Dès 1997, à l’occasion de la tenue à Strasbourg d’un congrès du Front national, Federmann crée avec le psychanalyste kehlois Roland Knebusch une association : le cercle Menachem Taffel, du nom de la seule victime alors identifiée. Il doit s’imposer face à un certain milieu universitaire, mais aussi, précise-t-il, un certain milieu juif, « car on n’appréciait pas trop que l’étendard de cette mémoire soit porté par quelqu’un comme moi, qui suis juif, mais aussi pro-palestinien… »

Georges Yoram Federmann n’est pas un psychiatre ordinaire. Il s’est fait connaître par son obstination à vouloir soigner les exclus. En novembre 2005, un ancien patient a fait irruption dans son cabinet, tué sa compagne et lui a logé quatre balles dans le corps.

Une plaque et un quai

Curieux hasard, quelques jours plus tard, le cercle obtenait sa première grande reconnaissance : une plaque était inaugurée à l’entrée de l’institut d’anatomie « en mémoire des 86 victimes juives assassinées par August Hirt ». En mai 2011, une partie du quai Pasteur, à Strasbourg, proche de l’institut, a été rebaptisée du nom de Menachem Taffel sur la proposition de l’adjointe Nicole Dreyer.

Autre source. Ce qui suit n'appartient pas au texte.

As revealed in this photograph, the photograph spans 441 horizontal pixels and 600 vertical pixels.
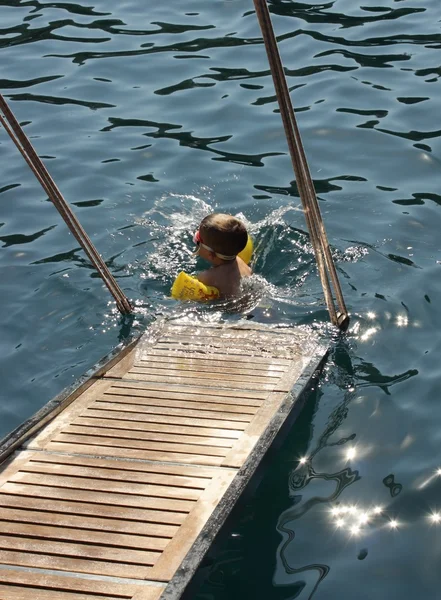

Désormais, le psychiatre demande notamment que le rapport d’autopsie pratiqué sur les victimes soit distribué à tous les étudiants de médecine de Strasbourg. Et il compare la réticence qu’il a fallu vaincre pour l’apposition de la plaque aux honneurs dont est toujours entourée la mémoire du professeur Leriche, qui donne son nom à un pavillon de l’hôpital civil : « Or, ce Leriche fut, jusqu’à fin 42, le premier président du conseil supérieur de l’ordre des médecins créé par Vichy. Et ce conseil de l’ordre a participé au recensement des médecins juifs et à leur expulsion. »
CÉRÉMONIE. Ce dimanche, à 10 h, le cercle Menachem Taffel organise comme chaque année un hommage aux victimes de Hirt devant l’institut d’anatomie de Strasbourg.
Unique victime connue jusqu’aux recherches menées par Hans Joachim Lang, Menachem Taffel avait le matricule 107969 tatoué sur l’avant-bras gauche. Né en Pologne le 28 juillet 1900, il avait été déporté le 13 mars 1943 à Auschwitz-Birkenau avec sa femme Klara, 44 ans et leur fille Ester Sara, 15 ans. À Berlin, ils habitaient au 9, rue d’Alsace (Elsasserstrasse)…
Sur les 86 victimes, 36 étaient des femmes. La plus jeune avait 15 ans. Une bonne moitié venait de Thessalonique. Les autres étaient originaires d’Allemagne, de Pologne, d’Autriche, etc. Il y avait un seul Français : Jean Kotz, né en 1912.